Um passeio no coração sofrido das Gerais

Jornal O Norte
Publicado em 22/02/2010 às 08:56.Atualizado em 15/11/2021 às 06:21.

Délio Pinheiro


Jornalista e acadêmico de Direito



No último mês de janeiro, já findo graças à incansável sanha do tempo, iniciei um novo trabalho. Agora me dedico às assessorias de comunicação do CAA, Centro de Agricultura Alternativa do Norte de Minas, e da AMA, Associação Mineira de Agroecologia.  O CAA é uma ONG respeitadíssima, que se esforça há quase 25 anos para assegurar melhor qualidade de vida aos pequenos produtores rurais de comunidades tradicionais do Norte de Minas. Vazanteiros do rio São Francisco, índios xacriabás, comunidades quilombolas e geraizeiros, entre outros, se enquadram neste rol de prioridades do CAA. Trata-se de um trabalho sério, com muitos serviços prestados ao povo, sobretudo o mais humilde, da região.

++++++

— TAREFAS —
- 1) Liste os grupos de comunidades tradicionais do Norte de Minas que o texto sobre o novo trabalho no CAA cita nominalmente como prioridades da ONG.
- 2) Escreva a continuação do texto sobre o novo trabalho no CAA, começando logo após a última frase.
As linhas que aparecem depois deste texto foram tiradas de outra fonte, sem relação com ele.

— CONJUNTO DE DADOS —

++++++

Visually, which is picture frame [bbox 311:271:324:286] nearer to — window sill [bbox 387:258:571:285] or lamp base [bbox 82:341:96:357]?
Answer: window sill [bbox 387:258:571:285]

++++++

— RESPOSTAS —
- 1) Vazanteiros do rio São Francisco, índios xacriabás, comunidades quilombolas e geraizeiros.

- 2)
Uma das minhas pretensões neste ano de 2010 é não trabalhar em rádio, coisa que fiz na maior parte de minha vida até aqui. Refiro-me a trabalhar em uma emissora, uma vez que alguns dos trabalhos que consegui para este ano incluem, justamente, programas radiofônicos, para prefeituras, Câmaras Municipais e o próprio CAA. Mas este trabalho em “rádio” será um trabalho prazeroso, feito nos cinco dias da semana que Deus planejou para trabalharmos. Deixando os fins de semana para descansar, viajar e outras coisas que fiquei tanto tempo praticamente impedido de fazer graças ao trabalho diário em uma emissora.



Mas vamos ao que interessa, logo no meu primeiro dia de trabalho no CAA fui escalado para fazer uma visita ao tradicional Brejo dos Crioulos, comunidade quilombola que se localiza no vórtice de três municípios do Norte de Minas: São João da Ponte, Verdelândia e Varzelândia. A luta e os costumes daquela gente já foram estudados em teses de mestrado, doutorado e são bastante conhecidas também fora dos anais acadêmicos. Mas era a primeira vez que eu iria conhecer in loco tal realidade e qual não foi a minha surpresa ao me deparar com algumas das pessoas mais gentis que conheci na vida até agora.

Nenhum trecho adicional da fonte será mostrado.